L’armée se met enfin en marche… « Enfin » est peut-être un terme mal choisi étant donné les souffrances vers lesquelles nous avançons… J’ai tout de même pu voir mon fils la veille du départ. Il avait bien maigri depuis la dernière fois… Il a pris du muscle aussi et son visage avait gagné en gravité. Certains de ses amis étaient morts pendant l’entrainement cet hiver mais il semblait d’autant plus proche de ceux qui lui restaient désormais. Il m’a expliqué avoir rejoint une unité d’épéistes et qu’il serait envoyé en première ligne… J’étais bien plus effrayée que lui. La formation qu’il avait reçue a, semble-t-il, fait naître chez lui une confiance inébranlable en sa force. Il n’a que quinze ans et paraît pourtant si mûr. Ce n’est plus le jeune soldat plein d’enthousiasme d’avant… Il paraît résigné à se battre pour une cause dont il se moque et pourtant jamais il ne fut davantage prêt à le faire.
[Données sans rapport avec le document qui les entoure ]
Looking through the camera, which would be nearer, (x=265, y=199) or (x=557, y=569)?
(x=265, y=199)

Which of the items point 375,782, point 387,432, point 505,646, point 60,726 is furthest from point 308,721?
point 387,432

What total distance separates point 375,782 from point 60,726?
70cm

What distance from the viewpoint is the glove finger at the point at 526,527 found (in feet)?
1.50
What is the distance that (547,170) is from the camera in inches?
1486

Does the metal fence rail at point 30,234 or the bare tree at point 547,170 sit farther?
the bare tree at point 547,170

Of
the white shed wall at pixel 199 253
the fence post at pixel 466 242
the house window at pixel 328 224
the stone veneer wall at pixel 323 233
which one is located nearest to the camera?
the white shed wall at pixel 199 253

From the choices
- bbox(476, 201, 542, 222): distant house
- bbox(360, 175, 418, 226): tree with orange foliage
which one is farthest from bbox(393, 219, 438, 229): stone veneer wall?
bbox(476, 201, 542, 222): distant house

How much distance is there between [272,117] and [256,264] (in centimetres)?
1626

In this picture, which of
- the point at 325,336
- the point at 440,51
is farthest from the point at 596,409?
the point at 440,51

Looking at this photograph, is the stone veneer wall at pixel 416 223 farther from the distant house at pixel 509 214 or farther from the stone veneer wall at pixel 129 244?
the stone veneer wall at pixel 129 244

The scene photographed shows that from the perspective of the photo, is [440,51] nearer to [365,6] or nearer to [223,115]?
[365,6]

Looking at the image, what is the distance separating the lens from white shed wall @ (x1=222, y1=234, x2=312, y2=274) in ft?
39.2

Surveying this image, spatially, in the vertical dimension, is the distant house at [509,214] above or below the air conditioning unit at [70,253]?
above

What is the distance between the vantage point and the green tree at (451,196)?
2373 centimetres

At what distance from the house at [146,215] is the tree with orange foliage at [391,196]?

Mon sort ainsi que celui de ma dernière fille est relativement enviable comparé au sien. Nous nous occuperons de soigner les blessés. Il semble que cet aspect de la campagne ait été fortement délaissé la première année ce qui aurait laissé une épidémie se propager et nombre de soldats expérimentés mourir alors qu’ils étaient sauvables. Les rudiments de la guérison nous furent donc enseignés mais j’ai l’impression qu’il faudra davantage compter sur nous même car nos connaissances sur ce sujet demeurent limitées.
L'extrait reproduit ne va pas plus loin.